A proposta de cliticização objetiva elevar o advérbio de negação que ocorre em posição pré-verbal ao estatuto de clítico. São feitas análises acústicas e, principalmente, testes sintáticos, no intuito de comprovar a hipótese. No entanto, esse tipo de análise precisa estabelecer uma metodologia adequada. Ferrari (2015) investiga o estatuto do pronome cê no PB, que comumente é tratado na literatura como um clítico, sobretudo por evidências de testes sintáticos (cf. VITRAL, 1996 e RAMOS, 1997). A autora propõe que a tonicidade (os clíticos são considerados formas átonas) deve ser medida com parâmetros acústicos, e não sintáticos. Baseada em outros trabalhos (BARBOSA, 2000, 2002), Ferrari (2015) diz que a sílaba acentuada em PB apresenta maior duração. Desse modo, tal parâmetro acústico deve ser levado em consideração na análise dos dados. Esse método torna possível identificar itens átonos (clíticos, por exemplo) ou tônicos (formas plenas). Como num corpus de fala espontânea há, principalmente, grande variabilidade do conteúdo locutivo do enunciado e a possibilidade de mudança

da taxa de elocução de um falante, a autora adotou o método de se comparar “as formas pronominais com as sílabas de um mesmo enunciado e de uma mesma unidade tonal”

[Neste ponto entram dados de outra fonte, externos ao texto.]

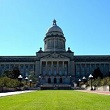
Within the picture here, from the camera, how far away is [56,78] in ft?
387

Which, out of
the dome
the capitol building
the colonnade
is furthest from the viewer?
the dome

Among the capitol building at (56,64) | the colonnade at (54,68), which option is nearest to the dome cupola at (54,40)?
the capitol building at (56,64)

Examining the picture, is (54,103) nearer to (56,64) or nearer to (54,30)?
(56,64)

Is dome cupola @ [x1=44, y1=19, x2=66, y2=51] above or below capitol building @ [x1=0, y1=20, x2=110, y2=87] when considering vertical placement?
above

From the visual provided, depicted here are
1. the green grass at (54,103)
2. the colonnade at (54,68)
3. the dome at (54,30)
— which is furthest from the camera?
the dome at (54,30)

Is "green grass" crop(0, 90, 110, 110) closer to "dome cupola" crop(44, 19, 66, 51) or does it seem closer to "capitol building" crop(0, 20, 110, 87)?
"capitol building" crop(0, 20, 110, 87)

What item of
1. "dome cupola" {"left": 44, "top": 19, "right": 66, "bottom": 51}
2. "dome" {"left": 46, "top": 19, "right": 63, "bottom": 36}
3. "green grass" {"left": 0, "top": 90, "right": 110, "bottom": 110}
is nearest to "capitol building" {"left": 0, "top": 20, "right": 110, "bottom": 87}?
"dome cupola" {"left": 44, "top": 19, "right": 66, "bottom": 51}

(FERRARI, 2015, p. 99). Nesse tipo de análise, deve-se considerar o espectrograma e a percepção do sinal acústico para segmentar o enunciado em sílabas fonéticas. Depois de segmentar as sílabas para comparação, ainda é preciso normalizá-las. Isso se deve ao fato de que

[s]ílabas que apresentam a mesma duração, mensurada em milissegundos, podem na realidade possuir valores diferentes, dependendo das vogais e das consoantes nelas contidas. Faz-se, portanto, necessário implementar um processo de normalização das sílabas que leve em conta tais fatores e permita comparar as sílabas diferentes de forma mais adequada. (FERRARI, 2015, p. 104).

Essa normalização é feita através de um script para o software Praat chamado SGdetector (BARBOSA, 2006). Além de todos esses processos, é necessária ainda uma validação estatística dos dados analisados. A metodologia adotada por Ferrari (2015) é bastante inovadora e permite vislumbrar resultados interessantes no que se refere ao estatuto de cliticização de formas reduzidas no PB. Seria o caso de incorporar tal metodologia na investigação das formas reduzidas do advérbio não em posição pré- verbal no PB.